━━━ Records ━━━

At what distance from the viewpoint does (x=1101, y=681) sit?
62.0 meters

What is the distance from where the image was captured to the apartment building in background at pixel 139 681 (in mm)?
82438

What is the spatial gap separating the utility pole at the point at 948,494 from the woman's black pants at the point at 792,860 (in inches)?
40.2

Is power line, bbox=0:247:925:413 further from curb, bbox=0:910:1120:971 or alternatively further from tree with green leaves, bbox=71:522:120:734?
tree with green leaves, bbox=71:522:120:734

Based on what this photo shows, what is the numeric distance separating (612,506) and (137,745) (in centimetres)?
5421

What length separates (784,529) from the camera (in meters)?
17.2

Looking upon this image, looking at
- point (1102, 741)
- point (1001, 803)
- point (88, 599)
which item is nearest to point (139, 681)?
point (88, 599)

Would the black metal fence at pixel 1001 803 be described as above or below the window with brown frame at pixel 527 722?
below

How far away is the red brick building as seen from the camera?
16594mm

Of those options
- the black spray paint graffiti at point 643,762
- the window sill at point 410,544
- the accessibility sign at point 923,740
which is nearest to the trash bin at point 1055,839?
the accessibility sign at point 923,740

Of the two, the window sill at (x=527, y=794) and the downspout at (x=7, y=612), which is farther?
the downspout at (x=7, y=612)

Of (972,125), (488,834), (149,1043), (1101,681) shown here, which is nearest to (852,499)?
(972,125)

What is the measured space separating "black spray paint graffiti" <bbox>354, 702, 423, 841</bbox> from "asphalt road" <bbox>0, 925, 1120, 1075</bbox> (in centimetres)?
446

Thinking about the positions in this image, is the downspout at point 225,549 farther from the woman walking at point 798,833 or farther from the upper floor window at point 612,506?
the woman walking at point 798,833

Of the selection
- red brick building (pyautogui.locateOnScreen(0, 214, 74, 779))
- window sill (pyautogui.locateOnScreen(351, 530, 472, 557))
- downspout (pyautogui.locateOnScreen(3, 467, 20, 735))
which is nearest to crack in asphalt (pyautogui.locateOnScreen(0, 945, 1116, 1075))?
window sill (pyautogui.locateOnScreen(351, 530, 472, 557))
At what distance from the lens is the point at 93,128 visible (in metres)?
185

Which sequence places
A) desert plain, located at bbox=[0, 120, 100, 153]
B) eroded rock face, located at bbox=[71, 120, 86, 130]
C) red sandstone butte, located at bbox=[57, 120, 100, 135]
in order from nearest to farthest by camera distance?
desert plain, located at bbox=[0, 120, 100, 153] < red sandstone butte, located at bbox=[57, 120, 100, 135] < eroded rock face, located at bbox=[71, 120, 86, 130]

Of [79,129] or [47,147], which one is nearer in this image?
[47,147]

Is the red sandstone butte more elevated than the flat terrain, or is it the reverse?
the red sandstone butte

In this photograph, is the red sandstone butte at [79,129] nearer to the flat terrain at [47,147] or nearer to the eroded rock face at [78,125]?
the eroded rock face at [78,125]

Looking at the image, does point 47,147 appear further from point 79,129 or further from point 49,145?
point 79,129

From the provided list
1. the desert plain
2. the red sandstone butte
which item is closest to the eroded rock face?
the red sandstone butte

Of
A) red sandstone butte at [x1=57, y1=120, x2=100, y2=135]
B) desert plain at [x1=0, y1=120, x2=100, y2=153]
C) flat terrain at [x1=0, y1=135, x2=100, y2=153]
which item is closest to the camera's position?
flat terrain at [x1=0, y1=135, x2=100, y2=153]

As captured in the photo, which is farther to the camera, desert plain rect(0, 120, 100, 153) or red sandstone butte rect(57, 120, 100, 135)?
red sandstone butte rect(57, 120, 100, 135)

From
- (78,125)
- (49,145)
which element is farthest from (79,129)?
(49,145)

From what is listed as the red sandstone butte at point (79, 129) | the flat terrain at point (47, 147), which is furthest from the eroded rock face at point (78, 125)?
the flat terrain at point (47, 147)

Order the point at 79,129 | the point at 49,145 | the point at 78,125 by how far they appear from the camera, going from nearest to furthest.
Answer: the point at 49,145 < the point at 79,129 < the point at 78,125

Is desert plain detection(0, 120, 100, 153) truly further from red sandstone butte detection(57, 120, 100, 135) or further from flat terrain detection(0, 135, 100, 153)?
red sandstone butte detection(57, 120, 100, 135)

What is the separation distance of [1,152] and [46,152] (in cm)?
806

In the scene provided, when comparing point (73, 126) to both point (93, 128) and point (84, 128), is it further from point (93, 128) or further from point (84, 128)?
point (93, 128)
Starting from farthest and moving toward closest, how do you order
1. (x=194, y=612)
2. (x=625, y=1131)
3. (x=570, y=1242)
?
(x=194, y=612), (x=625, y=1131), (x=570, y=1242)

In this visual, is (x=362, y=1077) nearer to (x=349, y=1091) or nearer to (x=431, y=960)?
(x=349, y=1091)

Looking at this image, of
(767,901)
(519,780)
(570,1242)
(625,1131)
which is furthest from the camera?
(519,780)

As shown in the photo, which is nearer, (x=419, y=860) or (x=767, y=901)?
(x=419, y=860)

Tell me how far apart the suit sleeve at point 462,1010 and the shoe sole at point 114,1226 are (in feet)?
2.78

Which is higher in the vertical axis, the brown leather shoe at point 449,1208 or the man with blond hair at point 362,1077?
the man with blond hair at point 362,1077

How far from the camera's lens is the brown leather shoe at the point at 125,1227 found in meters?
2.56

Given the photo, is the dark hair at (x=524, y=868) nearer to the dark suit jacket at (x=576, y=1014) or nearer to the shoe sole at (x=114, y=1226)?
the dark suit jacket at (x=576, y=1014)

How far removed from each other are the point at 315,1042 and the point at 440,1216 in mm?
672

━━━

Work to do:
Quote exactly what appears from the line containing "As shown in" through the final line of the listing above, including both of those lines.

The completed task:
As shown in the photo, which is nearer, (x=419, y=860) or (x=767, y=901)?
(x=419, y=860)

Tell me how far apart the suit sleeve at point 462,1010 and the shoe sole at point 114,1226 are (in feet)?
2.78

Which is higher in the vertical axis, the brown leather shoe at point 449,1208 or the man with blond hair at point 362,1077?
the man with blond hair at point 362,1077

How far from the camera's lens is the brown leather shoe at the point at 125,1227 found in meters?
2.56

Given the photo, is the dark hair at (x=524, y=868) nearer to the dark suit jacket at (x=576, y=1014) or nearer to the shoe sole at (x=114, y=1226)?
the dark suit jacket at (x=576, y=1014)

How far removed from each other are the point at 315,1042 and the point at 440,1216 in mm?
672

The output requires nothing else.